Residential property is a core element of the Australian financial system. It is treated as a safe, liquid collateral class. Australia’s banks are carrying a growing, under-priced exposure in residential lending: strata.
The strata sector already represents $1.4 trillion in insured building value and covers 3.2 million lots across 368,000 schemes. With the federal government’s target of 1.2 million new homes in five years, most of them apartments and townhouses, the sector is set to expand by 30%. Yet our credit models treat strata apartments much like detached houses, ignoring structural differences that materially increase borrower and lender risk.
Why strata is different, and the inherent risks…
Collective liability: Every apartment owner is jointly responsible for defects, maintenance and insurance for the scheme. When things go wrong, costs can be covered by special levies, sometimes exceeding six figures per lot. This can be a direct trigger for arrears and defaults.

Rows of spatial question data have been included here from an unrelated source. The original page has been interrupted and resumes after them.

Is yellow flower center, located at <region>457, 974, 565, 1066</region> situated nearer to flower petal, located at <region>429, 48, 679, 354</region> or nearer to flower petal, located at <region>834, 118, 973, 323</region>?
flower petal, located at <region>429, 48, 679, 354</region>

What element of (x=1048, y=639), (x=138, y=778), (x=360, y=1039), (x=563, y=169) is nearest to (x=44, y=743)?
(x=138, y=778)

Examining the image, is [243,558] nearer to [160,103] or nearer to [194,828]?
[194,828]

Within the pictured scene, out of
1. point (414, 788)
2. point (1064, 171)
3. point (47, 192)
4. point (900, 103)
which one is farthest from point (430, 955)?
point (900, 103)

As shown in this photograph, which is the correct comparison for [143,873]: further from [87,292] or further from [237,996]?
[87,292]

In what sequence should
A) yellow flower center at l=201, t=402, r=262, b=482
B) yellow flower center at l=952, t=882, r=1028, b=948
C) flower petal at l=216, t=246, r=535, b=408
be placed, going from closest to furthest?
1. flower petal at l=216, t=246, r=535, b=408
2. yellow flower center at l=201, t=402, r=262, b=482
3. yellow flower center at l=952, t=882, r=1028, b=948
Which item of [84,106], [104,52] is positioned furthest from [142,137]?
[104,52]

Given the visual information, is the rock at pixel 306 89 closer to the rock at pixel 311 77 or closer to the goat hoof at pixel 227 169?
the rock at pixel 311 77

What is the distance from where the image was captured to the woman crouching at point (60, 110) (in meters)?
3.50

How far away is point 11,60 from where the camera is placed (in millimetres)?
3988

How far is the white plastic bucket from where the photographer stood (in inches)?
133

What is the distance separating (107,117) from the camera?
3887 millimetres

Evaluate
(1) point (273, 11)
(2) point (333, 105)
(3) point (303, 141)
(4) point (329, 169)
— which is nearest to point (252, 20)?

Defect burden: Independent estimates put outstanding apartment building defects at $10.5 billion. Remediation costs are usually borne collectively, and liability falls outside traditional credit risk models. Building bonds and defect insurance markets are emerging in some jurisdictions to cover new builds however the retrospective liability remains.
Underfunded reserves: Many schemes lack adequate capital works (sinking) funds despite a legal requirement to plan for ten years of major maintenance. Lending against these assets is not the same as lending on a single title home.
Weak governance: Owners’ corporations are run by volunteers, often inexperienced, and supported by a strata management industry in turmoil. High churn, poor transparency, and reputational scandals further erode stability.
Valuation blind spots: Current practices rarely account for levy adequacy, insurance exclusions, or governance failures. A headline market price and/or low strata levies can mask significant downside risk.
No national standard: With fragmented regulation and inconsistent disclosure, lenders lack a reliable view of scheme-level financial health.
Regulatory risk as governments grapple with protecting the population from financial ruin.
Investment performance in apartments does not match investment performance in freestanding housing. Over the past decade, house price growth is significantly higher than apartments in many regions across Australia.
Banks cannot afford to write mortgages for residential strata blind. An increasing portion of strata in the housing mix is growing systemic vulnerabilities. With an urgency on development of medium and high density living these risks will scale on bank balance sheets.
Understanding the asset class, creating tools to assess inherent and specific risks and establishing metrics for benchmarking, performance improvement and asset protection will be required to mitigate risk and influence this exposure.